All evaluation scripts produce CSVs (re, sm, M_sup, etc.) and operate on
trained checkpoints. Replace <pths_root> with your local results directory.
cd td3/tests
# Cumulative return + smoothness score (Tables 1, 2)
python evals.py --pths_root <pths_root> --env walker --algo pave_td3
# Concavity satisfaction rate (fraction of states where ∇²_aa Q is strictly NDef)
python eval_concavity.py --pths_root <pths_root> --env walker --algo pave_td3
# sup ‖∇²_sa Q‖₂ and Neg-Def rate (the M and the strict-NDef indicator)
python eval_q_supinf.py --pths_root <pths_root> --env walker --algo pave_td3
# Cosine similarity of ∇_a Q across consecutive timesteps
python eval_cosine_sim.py --pths_root <pths_root> --env walker --algo pave_td3
# Wall-clock convergence time
python eval_wallclock.py --tb_root <tb_root>The smoothness score sm is the spectral metric of
Mysore et al. (2021) /
Christmann et al. (2024), implemented in
tests/modules/extract.py.
Each (env × method) cell is run for multiple independent runs and the results are aggregated as reported in the paper. The full SiLU-unified TD3 / SAC tables are reproduced by sweeping the (env × method) grid:
for env in lunar pendulum reacher ant hopper walker; do
for algo in base_td3 caps_td3 grad_td3 asap_td3 pave_td3; do
python td3/tests/test_all.py --env $env --algo $algo
done
doneSensitivity, ablation, and LipsNet variants follow analogous loops; see
td3/tests/test_*_param.py and sac/tests/test_*_param.py for the
parameterised training entry points used to produce the appendix experiments.
This repository is built on top of the
ASAP codebase (AAAI 2026), which
provided the TD3 / SAC training and evaluation infrastructure that PAVE
extends.

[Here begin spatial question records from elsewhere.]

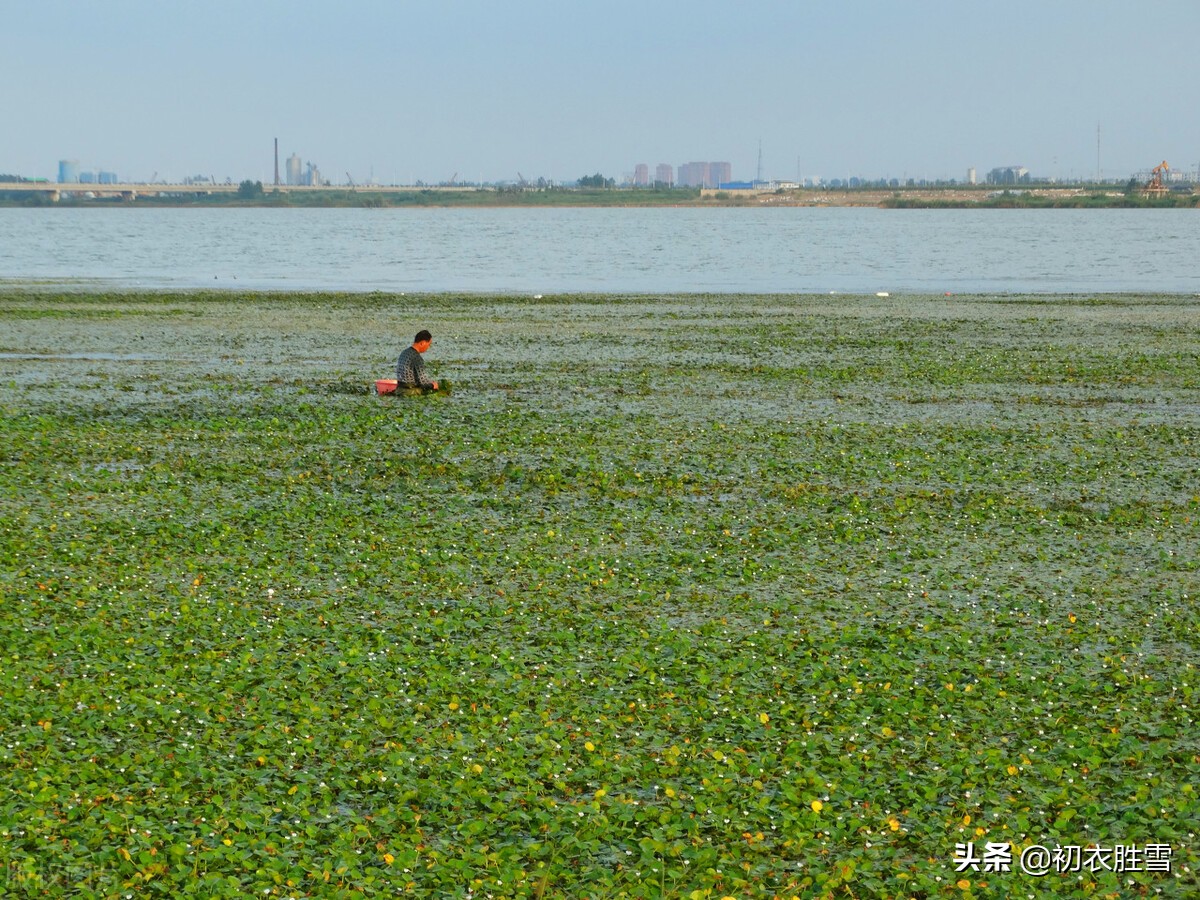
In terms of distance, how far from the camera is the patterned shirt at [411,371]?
29.5 metres

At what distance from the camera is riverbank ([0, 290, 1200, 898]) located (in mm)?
9047

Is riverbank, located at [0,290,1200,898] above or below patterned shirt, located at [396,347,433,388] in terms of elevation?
below

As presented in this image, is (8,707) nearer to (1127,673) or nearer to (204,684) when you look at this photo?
(204,684)

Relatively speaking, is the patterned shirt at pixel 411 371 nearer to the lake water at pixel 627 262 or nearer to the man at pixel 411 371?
the man at pixel 411 371

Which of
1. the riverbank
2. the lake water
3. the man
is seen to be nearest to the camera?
the riverbank

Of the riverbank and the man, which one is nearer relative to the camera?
the riverbank

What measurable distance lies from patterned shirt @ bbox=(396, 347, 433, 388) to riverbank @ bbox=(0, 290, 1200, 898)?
447mm

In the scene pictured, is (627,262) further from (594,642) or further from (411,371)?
(594,642)

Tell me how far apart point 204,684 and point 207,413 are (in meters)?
16.4

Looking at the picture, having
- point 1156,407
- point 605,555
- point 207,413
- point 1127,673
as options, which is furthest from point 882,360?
Result: point 1127,673

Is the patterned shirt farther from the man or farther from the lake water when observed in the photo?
the lake water

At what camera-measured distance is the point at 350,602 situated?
47.7ft

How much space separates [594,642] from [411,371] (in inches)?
674

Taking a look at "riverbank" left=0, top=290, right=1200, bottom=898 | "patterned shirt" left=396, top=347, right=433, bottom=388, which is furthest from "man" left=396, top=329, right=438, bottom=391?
"riverbank" left=0, top=290, right=1200, bottom=898
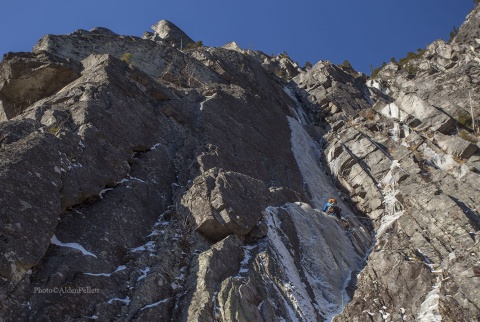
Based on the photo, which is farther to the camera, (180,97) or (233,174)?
(180,97)

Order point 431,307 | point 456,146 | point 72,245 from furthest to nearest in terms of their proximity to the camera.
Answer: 1. point 456,146
2. point 431,307
3. point 72,245

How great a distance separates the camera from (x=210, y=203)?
16.6 metres

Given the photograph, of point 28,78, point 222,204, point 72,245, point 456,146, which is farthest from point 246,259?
point 456,146

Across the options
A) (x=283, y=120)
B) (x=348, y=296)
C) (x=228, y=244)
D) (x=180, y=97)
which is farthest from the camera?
(x=283, y=120)

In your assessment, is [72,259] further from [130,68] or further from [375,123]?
Result: [375,123]

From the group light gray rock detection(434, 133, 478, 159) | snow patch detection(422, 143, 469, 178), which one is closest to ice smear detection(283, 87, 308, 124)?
snow patch detection(422, 143, 469, 178)

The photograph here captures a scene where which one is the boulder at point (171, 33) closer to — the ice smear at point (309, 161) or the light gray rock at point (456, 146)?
the ice smear at point (309, 161)

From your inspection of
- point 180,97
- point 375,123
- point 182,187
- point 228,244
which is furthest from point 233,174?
point 375,123

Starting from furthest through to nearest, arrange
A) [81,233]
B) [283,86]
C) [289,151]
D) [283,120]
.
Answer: [283,86]
[283,120]
[289,151]
[81,233]

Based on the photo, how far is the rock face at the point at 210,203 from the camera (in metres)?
13.2

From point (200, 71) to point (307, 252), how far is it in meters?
18.2

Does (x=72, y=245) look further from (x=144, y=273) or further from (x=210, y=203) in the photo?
(x=210, y=203)

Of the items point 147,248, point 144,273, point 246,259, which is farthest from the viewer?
point 246,259

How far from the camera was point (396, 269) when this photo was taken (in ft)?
53.4
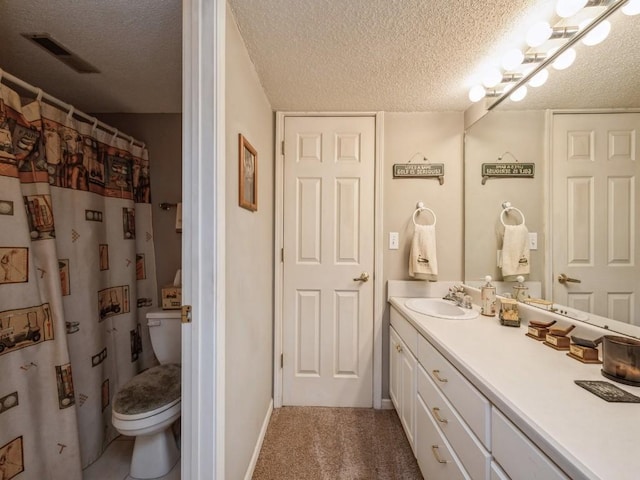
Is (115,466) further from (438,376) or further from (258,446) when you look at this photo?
(438,376)

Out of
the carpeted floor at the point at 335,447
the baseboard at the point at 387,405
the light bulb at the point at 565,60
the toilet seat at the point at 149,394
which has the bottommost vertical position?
the carpeted floor at the point at 335,447

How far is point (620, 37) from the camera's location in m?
0.99

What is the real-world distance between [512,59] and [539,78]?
0.17 metres

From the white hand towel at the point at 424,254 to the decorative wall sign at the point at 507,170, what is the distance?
19.5 inches

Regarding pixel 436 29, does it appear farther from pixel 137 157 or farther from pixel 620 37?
pixel 137 157

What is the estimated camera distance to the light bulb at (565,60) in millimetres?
1183

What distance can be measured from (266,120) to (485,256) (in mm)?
1756

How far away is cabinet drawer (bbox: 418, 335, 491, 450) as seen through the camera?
0.81 meters

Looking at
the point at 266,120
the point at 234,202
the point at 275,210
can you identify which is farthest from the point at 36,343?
the point at 266,120

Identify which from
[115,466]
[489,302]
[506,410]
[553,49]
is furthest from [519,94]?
[115,466]

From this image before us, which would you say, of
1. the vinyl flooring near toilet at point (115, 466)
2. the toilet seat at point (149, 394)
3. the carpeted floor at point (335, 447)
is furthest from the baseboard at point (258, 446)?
the toilet seat at point (149, 394)

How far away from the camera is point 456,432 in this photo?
0.99 meters

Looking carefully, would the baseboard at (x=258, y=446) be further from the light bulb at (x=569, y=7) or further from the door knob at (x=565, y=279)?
the light bulb at (x=569, y=7)

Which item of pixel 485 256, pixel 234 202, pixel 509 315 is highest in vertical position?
pixel 234 202
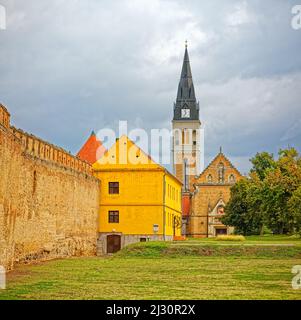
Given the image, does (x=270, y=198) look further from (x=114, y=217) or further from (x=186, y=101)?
(x=186, y=101)

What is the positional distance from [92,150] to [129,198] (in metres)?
7.88

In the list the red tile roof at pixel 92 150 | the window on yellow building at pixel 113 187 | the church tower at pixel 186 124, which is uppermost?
the church tower at pixel 186 124

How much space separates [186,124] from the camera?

We thank the ASAP authors for releasing a clean, well-organised
research code base — many of the shared modules under
*/tests/modules/ (controller, action_extractor, q_extractor,
params, envs, etc.) and the smoothness-score (sm) evaluation
pipeline originate from that work, and PAVE is implemented as additional
critic-side losses on top of it.
If you use this code, please consider also citing ASAP:
@inproceedings{kwak2026enhancingcontrolpolicysmoothness,
title = {Enhancing Control Policy Smoothness by Aligning Actions with Predictions from Preceding States},
author = {Kwak, Kyoleen and Hwang, Hyoseok},
booktitle = {Proceedings of the AAAI Conference on Artificial Intelligence},
year = {2026}
}@article{lee2026stabilizing,
title={Stabilizing the Q-Gradient Field for Policy Smoothness in Actor-Critic},
author={Lee, Jeong Woon and Kwak, Kyoleen and Kim, Daeho and Hwang, Hyoseok},
journal={arXiv preprint arXiv:2601.22970},
year={2026}
}Released under the terms in LICENSE.